My daughter was standing only a few more yards down the road, HandyCam in hand. The image she captured was of a wounded goose. The finish line photo does not show me smiling. Smiling was not on my agenda or even in my vocabulary at the time. As I crossed the line, the clock said 4:54:30. I did it. The official clock and my watch, which said 4:52:01, had remained exactly in sync, 2:29 apart. This is a full thirty minutes slower than what I believe I was capable of on that day.

At the Finish

At the Finish

After The Race

The chute seemed very long. Eventually I found the end, where someone hung an attractive medal around my neck, and flushed me out into the celebrating crowd. I was hungry. I wanted food!

There was plenty. I staggered to the food area and in less than fifteen minutes consumed two yogurts, a handful of Twix pieces, an ice cream cone, seven cookies, and a banana.

After that I picked up my finisher's T-shirt and my warmup gear, which I needed to wear because it was raining and cold and I was cooling down rapidly and starting to shiver. Then I went back and inhaled four more cookies.

Suzy and Cyra-Lea were nowhere to be found. I didn't know at that time whether they had even managed to get any images of me on tape or film. They did.

Because I was so cold, even though I desired to hang around and experience the party, which was still going strong, I was obliged to return to the hotel room just down the block. Suzy and Cyra-Lea had gone back not long before, having toughed it out in the rain for a couple of hours. They, too, had expected me to come by a little sooner.
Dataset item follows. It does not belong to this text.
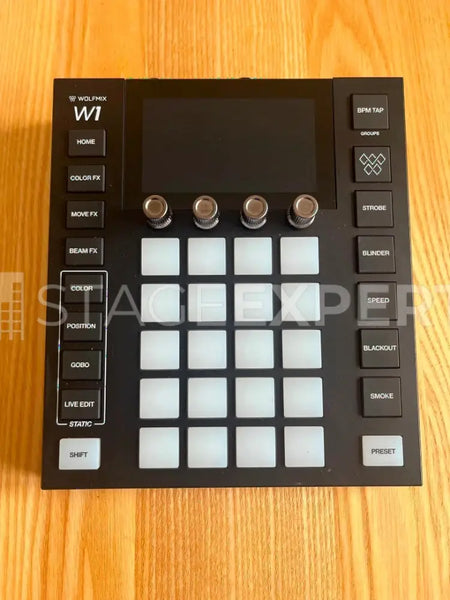 Nicolaudie Wolfmix W1 MK3 Standalone DMX Controller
After showering, I was able to watch finishers up to six hours from my hotel window, as I took notes for posterity.

At Grandma's, they postpone the awards ceremony until 3:00 P.M., to give people plenty of time to party, recover, and in some cases, shower and return. I wanted very much to go. But at 2:30 it was pouring even harder than the night before, and I was in a frame of mind to be easily swayed from any plan that involved the expenditure of energy. Instead, I curled up on the bed and slept for over an hour, missing the awards.


What went wrong? I am led to conclude that it was not any one particular thing that brought me down, but probably a combination of contributing factors.


Thus I have made my official entry into veterancy. I trained, I rested, I traveled, I ran, I messed up, I reflected, and I made plans to do better next time. Am I upset by the tough run? No. Am I discouraged? No way! I had a great time. I will do it again. And again, and again, until I no longer can. Because running is not about doing well at races. It is about life.